Jusqu’au coup de sang d’un certain Napoléon qui, en 1806, en expulsa manu militari les derniers résidents - s’écriant vertement : « Qu’on me foute tous ces bougres à la porte ! » - afin de confier le Musée de seulement quinze ans d’âge à de doctes conservateurs plutôt qu’aux artistes eux-mêmes [4].
L’idée de ce qui pourrait ressembler à un Musée avait en effet peu à peu pris corps durant la seconde moitié du XVIIIe siècle. Pour presque voir le jour en 1774 grâce au comte d’Angivilliers, administrateur des collections du roi, qui avait imaginé un Museum ou Palais des Muses conçu initialement comme lieu de formation, d’inspiration et de création pour les artistes contemporains ainsi confrontés aux chefs-d’œuvre de leurs prédécesseurs. Le lieu, bien entendu, devait être ouvert aux amateurs éclairés ainsi qu’aux étrangers pour la toute gloire de la France. Faute de moyens financiers, le projet ne verra le jour qu’après la Révolution, en 1793. L’acte de naissance de ce Museum des Arts énonce qu’il sera destiné « à offrir aux artistes, pour leur instruction, et aux arts, pour leur progrès, la jouissance des richesses nationales qu’on y rassemblera ; enfin, à devenir le centre d’attraction des amateurs éclairés et des hommes d’un cœur pur qui, savourant les délices de la nature, trouvent encore des charmes dans leurs plus belles imitations ».

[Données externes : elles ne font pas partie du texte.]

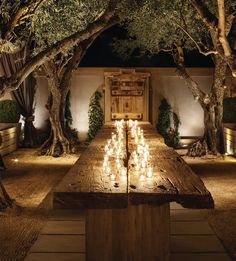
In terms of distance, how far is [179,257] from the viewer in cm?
530

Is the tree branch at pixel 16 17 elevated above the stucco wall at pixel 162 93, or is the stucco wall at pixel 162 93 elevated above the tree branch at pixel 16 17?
the tree branch at pixel 16 17

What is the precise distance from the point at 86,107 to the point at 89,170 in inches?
488

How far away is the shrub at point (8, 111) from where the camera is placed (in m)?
16.2

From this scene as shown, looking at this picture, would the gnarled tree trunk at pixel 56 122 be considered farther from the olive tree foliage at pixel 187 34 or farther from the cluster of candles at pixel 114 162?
the cluster of candles at pixel 114 162

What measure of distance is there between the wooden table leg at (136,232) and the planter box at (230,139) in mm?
10216

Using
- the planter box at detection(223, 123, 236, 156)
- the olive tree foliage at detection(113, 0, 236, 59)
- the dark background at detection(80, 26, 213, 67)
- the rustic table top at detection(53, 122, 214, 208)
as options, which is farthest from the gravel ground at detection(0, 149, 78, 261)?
the dark background at detection(80, 26, 213, 67)

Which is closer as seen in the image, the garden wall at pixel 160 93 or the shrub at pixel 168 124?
the shrub at pixel 168 124

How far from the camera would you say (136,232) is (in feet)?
14.9

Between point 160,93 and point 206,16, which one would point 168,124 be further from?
point 206,16

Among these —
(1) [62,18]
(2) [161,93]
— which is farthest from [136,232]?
(2) [161,93]

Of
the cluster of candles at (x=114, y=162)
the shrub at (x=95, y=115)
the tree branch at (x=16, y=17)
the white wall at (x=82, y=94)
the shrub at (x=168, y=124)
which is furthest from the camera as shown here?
the white wall at (x=82, y=94)

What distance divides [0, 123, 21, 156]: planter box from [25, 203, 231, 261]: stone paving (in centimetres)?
765

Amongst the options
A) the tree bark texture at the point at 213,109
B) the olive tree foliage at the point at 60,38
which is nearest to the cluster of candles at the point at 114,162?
the olive tree foliage at the point at 60,38

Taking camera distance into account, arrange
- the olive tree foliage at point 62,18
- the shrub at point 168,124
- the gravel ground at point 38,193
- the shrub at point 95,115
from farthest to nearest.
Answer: the shrub at point 95,115 < the shrub at point 168,124 < the olive tree foliage at point 62,18 < the gravel ground at point 38,193
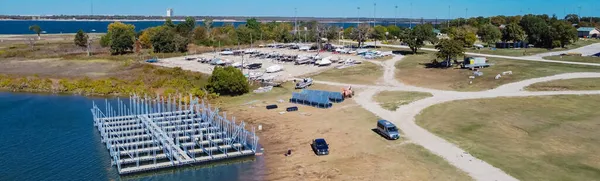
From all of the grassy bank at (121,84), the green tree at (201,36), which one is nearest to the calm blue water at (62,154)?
the grassy bank at (121,84)

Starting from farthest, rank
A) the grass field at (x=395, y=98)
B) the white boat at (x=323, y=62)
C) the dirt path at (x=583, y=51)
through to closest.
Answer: the dirt path at (x=583, y=51) < the white boat at (x=323, y=62) < the grass field at (x=395, y=98)

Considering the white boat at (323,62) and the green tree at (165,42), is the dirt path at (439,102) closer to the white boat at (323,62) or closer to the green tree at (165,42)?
the white boat at (323,62)

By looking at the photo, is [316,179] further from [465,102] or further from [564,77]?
[564,77]

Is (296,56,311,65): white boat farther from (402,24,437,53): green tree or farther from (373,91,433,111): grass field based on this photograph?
(373,91,433,111): grass field

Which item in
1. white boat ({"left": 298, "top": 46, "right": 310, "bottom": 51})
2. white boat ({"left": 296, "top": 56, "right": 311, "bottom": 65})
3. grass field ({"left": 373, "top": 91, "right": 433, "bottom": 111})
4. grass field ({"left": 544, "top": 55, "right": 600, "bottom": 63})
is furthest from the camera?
white boat ({"left": 298, "top": 46, "right": 310, "bottom": 51})

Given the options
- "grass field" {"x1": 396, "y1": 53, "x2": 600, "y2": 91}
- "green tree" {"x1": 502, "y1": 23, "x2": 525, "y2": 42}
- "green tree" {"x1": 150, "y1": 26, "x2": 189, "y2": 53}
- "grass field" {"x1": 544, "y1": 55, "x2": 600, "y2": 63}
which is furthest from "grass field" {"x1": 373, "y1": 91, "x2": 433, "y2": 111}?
"green tree" {"x1": 502, "y1": 23, "x2": 525, "y2": 42}

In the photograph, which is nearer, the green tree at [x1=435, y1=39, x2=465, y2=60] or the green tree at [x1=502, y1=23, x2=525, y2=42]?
the green tree at [x1=435, y1=39, x2=465, y2=60]
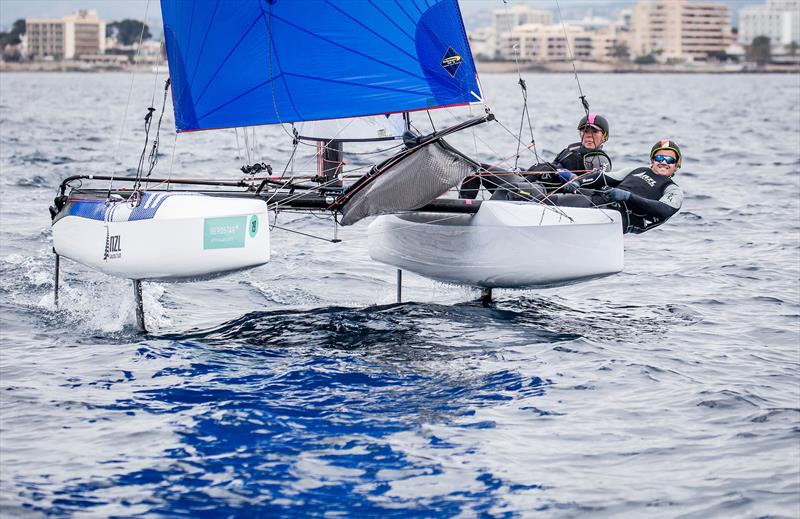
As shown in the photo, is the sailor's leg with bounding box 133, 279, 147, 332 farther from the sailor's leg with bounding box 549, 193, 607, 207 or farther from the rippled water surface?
the sailor's leg with bounding box 549, 193, 607, 207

Cependant, le grand nettoyage de Napoléon ne chassa pas tout à fait les artistes de la prestigieuse demeure puisque, si elle ne servit plus pour eux de logement, elle abrita encore quelques ateliers jusqu’en 1848 ! Et puis, quand bien même n’y avaient-ils plus domicile, les artistes y étaient toujours les hôtes privilégiés puisque le règlement du Musée valable jusqu’en 1855 leur réserva l’exclusivité des visites durant la semaine, le grand public n’y étant admis que le dimanche.

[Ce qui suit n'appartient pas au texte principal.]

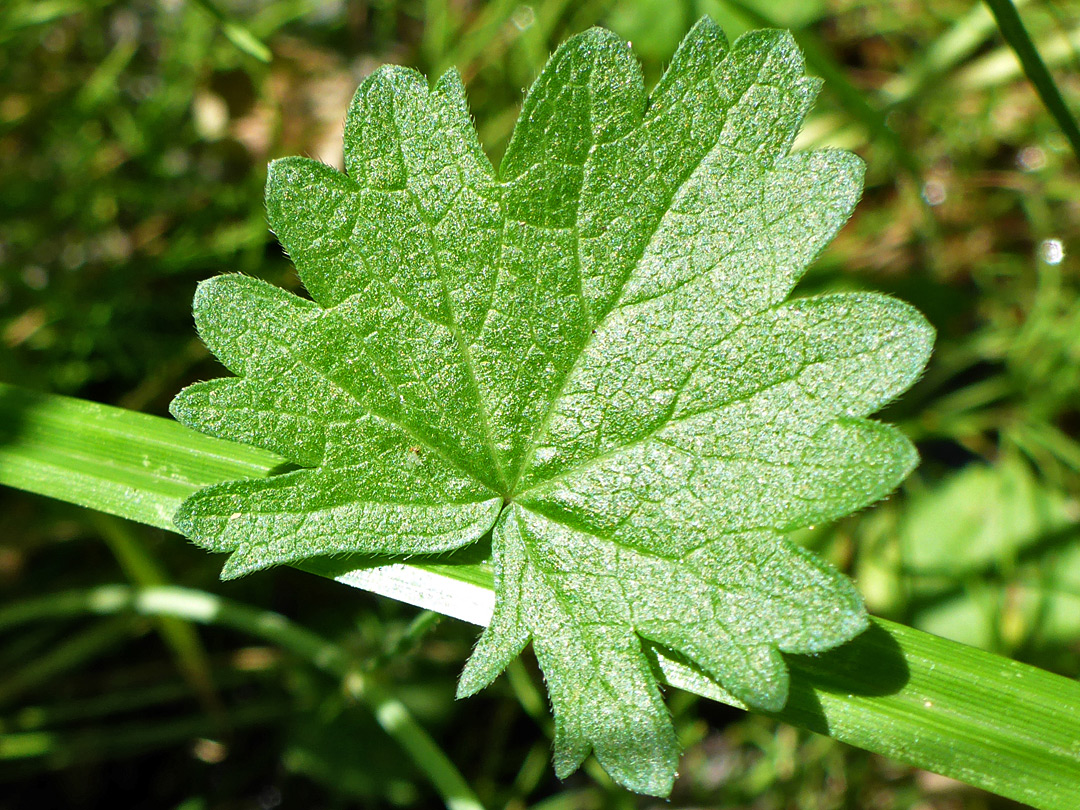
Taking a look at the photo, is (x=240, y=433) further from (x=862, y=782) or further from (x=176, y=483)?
(x=862, y=782)

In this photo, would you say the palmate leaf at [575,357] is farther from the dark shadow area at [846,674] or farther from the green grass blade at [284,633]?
the green grass blade at [284,633]

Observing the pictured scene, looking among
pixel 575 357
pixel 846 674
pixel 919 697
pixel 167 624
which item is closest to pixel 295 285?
pixel 167 624

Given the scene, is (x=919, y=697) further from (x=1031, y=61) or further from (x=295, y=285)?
(x=295, y=285)

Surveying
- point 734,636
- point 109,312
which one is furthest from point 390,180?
point 109,312

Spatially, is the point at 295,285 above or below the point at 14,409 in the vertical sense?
below

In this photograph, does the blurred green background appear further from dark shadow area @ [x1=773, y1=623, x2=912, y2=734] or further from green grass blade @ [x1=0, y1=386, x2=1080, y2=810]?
dark shadow area @ [x1=773, y1=623, x2=912, y2=734]

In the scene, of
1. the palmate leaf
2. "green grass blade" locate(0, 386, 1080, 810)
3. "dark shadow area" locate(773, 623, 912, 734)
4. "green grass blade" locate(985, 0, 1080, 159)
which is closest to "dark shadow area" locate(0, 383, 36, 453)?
"green grass blade" locate(0, 386, 1080, 810)

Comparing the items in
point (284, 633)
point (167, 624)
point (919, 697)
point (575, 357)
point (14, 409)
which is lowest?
point (167, 624)
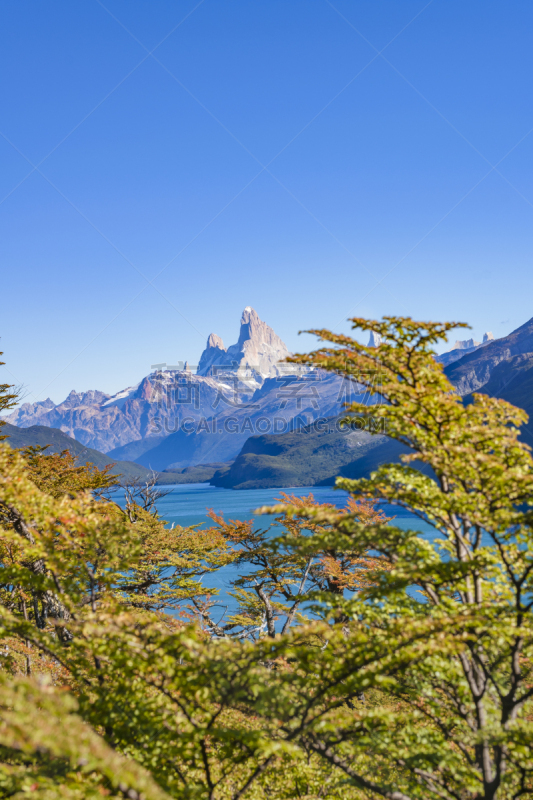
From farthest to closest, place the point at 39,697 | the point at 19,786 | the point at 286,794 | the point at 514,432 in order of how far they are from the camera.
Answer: the point at 286,794 < the point at 514,432 < the point at 19,786 < the point at 39,697

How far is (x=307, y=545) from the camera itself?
→ 609 centimetres

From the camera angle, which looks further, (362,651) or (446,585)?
(446,585)

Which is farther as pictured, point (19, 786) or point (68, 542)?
point (68, 542)

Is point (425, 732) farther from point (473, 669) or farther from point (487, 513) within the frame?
point (487, 513)

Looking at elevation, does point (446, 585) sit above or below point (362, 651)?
above

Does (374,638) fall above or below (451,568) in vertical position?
below

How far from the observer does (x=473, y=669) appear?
6.11 m

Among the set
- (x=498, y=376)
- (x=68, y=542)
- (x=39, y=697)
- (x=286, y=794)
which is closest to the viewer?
(x=39, y=697)

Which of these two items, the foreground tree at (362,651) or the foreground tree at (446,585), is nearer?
the foreground tree at (362,651)

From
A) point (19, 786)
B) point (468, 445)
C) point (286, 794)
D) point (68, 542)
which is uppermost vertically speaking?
point (468, 445)

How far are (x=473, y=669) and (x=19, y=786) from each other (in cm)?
538

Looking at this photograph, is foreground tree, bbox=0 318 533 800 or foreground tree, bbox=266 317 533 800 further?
foreground tree, bbox=266 317 533 800

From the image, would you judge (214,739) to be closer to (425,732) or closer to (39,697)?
(425,732)

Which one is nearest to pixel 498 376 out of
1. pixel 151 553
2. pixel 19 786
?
pixel 151 553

La gratuité pour tous dès l’origine
Mais la plus stupéfiante information, étrangement absente de l’Histoire officielle disponible sur le site Internet du Musée du Louvre, reste que, dès l’origine, la gratuité y fut érigée en principe. Gratuité absolue acquise pour tous, artistes comme non-artistes. Cette accessibilité sans exclusive était bien entendu héritée de la volonté révolutionnaire d’ouvrir grandes les portes de la Culture au peuple souverain. Ce principe sacré de gratuité perdura, entendez bien, jusqu’en 1922 ! Ensuite, il n’eut plus cours que le jeudi après-midi jusqu’en 1927 et tous les dimanches jusqu’en 1990 [5] ! Avant que Philippe Douste-Blazy en 1996, alors Ministre de la Culture, n’en rétablisse le principe, restreint au premier dimanche du mois, mesure applicable à tous les musées nationaux.
Mais ce principe de gratuité absolue n’est pas une bizarrerie historique liée au seul Musée du Louvre. Loin s’en faut. Ainsi le British Museum de Londres, dès sa création en 1753, instaure la gratuité pour tous dans le même esprit, principe sauvegardé jusqu’à nos jours et appliquée également à la National Gallery [6] ! Il est pour le moins surprenant de constater que là où est préservé le principe de gratuité règne le capitalisme le plus libéral comme aux Etats-Unis avec le Getty Museum ou la National Gallery de Washington gratuits également [7]. Ces exemples montrent que la gratuité d’accès à des Musées nationaux n’est pas un non-sens, ni un anachronisme comme certains voudraient le faire croire. Elle peut même être viable en s’intégrant parfaitement au coeur de notre civilisation marchande. En 2001, la Ville de Paris n’a-t-elle pas ainsi accordé la gratuité pour tous, pour les collections permanentes de ses neuf musées [8] ?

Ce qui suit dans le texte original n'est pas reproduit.